BEGIN RECORDS FOR THE TASK

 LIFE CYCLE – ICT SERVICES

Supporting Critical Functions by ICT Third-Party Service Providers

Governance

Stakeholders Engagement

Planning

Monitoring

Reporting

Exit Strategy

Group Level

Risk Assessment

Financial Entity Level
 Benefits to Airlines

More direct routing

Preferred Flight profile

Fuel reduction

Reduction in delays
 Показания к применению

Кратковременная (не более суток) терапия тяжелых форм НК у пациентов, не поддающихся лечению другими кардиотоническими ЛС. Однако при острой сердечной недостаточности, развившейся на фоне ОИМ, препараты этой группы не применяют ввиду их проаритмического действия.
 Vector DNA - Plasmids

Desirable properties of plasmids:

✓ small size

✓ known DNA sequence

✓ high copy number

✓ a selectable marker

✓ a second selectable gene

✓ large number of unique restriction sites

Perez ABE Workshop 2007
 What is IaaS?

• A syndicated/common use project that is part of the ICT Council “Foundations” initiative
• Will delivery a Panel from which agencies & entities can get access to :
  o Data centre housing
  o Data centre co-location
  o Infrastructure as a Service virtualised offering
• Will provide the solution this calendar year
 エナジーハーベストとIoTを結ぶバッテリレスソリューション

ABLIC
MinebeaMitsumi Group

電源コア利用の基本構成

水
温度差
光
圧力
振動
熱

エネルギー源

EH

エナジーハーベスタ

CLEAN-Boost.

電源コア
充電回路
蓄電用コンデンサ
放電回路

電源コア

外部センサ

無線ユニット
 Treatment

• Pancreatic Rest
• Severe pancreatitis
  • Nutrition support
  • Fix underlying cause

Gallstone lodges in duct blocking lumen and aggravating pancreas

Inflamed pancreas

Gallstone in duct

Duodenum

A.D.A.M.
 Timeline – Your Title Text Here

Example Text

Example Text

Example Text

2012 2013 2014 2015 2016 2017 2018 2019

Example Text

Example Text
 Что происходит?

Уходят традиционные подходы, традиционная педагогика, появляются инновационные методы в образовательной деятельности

END RECORDS FOR THE TASK

Exactly repeat the lines above, from the opening line through the one with "Fuel reduction", and include nothing else.

 LIFE CYCLE – ICT SERVICES

Supporting Critical Functions by ICT Third-Party Service Providers

Governance

Stakeholders Engagement

Planning

Monitoring

Reporting

Exit Strategy

Group Level

Risk Assessment

Financial Entity Level
 Benefits to Airlines

More direct routing

Preferred Flight profile

Fuel reduction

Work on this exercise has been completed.